What you are asked to do | Could you show all lines in the entries below that contain the string "United"?

-- Listed entries follows --

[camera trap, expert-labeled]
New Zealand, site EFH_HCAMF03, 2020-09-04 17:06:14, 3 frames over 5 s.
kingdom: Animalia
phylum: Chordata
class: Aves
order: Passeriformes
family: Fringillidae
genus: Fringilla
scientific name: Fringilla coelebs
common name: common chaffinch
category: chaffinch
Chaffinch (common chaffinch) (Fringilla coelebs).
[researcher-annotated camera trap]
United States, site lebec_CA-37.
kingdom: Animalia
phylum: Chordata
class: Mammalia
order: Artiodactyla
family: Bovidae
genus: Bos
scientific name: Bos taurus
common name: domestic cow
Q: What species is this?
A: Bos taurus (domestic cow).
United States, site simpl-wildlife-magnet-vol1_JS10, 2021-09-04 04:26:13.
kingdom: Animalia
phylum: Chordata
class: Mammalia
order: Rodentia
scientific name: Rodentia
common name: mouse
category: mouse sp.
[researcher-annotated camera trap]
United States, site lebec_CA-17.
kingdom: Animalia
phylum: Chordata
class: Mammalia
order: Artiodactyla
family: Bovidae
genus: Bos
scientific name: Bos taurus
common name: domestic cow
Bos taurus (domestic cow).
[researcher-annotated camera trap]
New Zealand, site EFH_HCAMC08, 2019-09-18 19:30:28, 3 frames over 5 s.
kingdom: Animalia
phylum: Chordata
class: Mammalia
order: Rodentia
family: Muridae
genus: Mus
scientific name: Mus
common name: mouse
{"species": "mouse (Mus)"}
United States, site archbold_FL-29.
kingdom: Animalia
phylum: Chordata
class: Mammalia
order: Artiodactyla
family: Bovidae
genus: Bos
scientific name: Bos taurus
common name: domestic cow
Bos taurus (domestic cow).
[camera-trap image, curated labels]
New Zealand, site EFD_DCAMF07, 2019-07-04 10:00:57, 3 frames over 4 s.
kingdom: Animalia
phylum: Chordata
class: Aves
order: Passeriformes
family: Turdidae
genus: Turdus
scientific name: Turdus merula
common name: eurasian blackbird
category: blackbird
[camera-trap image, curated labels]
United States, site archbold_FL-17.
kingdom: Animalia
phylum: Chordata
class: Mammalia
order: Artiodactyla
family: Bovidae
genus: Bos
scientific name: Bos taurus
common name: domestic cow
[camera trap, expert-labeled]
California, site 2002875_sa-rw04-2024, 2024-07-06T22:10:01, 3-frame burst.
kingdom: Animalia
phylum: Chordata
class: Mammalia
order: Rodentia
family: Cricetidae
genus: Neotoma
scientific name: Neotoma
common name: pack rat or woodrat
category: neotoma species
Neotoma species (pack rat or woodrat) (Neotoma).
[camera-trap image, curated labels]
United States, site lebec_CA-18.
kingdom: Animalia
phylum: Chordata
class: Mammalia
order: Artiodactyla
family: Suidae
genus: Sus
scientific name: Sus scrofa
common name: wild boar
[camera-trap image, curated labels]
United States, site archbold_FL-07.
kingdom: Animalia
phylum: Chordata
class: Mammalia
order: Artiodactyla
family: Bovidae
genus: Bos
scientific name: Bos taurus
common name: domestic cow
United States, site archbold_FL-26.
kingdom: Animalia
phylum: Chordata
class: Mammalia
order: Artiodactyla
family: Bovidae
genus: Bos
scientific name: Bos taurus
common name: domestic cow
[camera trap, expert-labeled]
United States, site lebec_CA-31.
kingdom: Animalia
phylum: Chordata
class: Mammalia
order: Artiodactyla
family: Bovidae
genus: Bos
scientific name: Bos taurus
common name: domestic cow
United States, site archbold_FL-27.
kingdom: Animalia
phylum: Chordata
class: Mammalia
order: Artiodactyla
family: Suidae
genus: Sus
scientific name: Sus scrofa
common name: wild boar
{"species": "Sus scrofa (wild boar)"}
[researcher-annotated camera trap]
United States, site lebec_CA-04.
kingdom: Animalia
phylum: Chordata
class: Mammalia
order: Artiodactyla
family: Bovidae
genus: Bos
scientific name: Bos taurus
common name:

-- Listed entries concluded --

Response area |
United States, site lebec_CA-37.
United States, site simpl-wildlife-magnet-vol1_JS10, 2021-09-04 04:26:13.
United States, site lebec_CA-17.
United States, site archbold_FL-29.
United States, site archbold_FL-17.
United States, site lebec_CA-18.
United States, site archbold_FL-07.
United States, site archbold_FL-26.
United States, site lebec_CA-31.
United States, site archbold_FL-27.
United States, site lebec_CA-04.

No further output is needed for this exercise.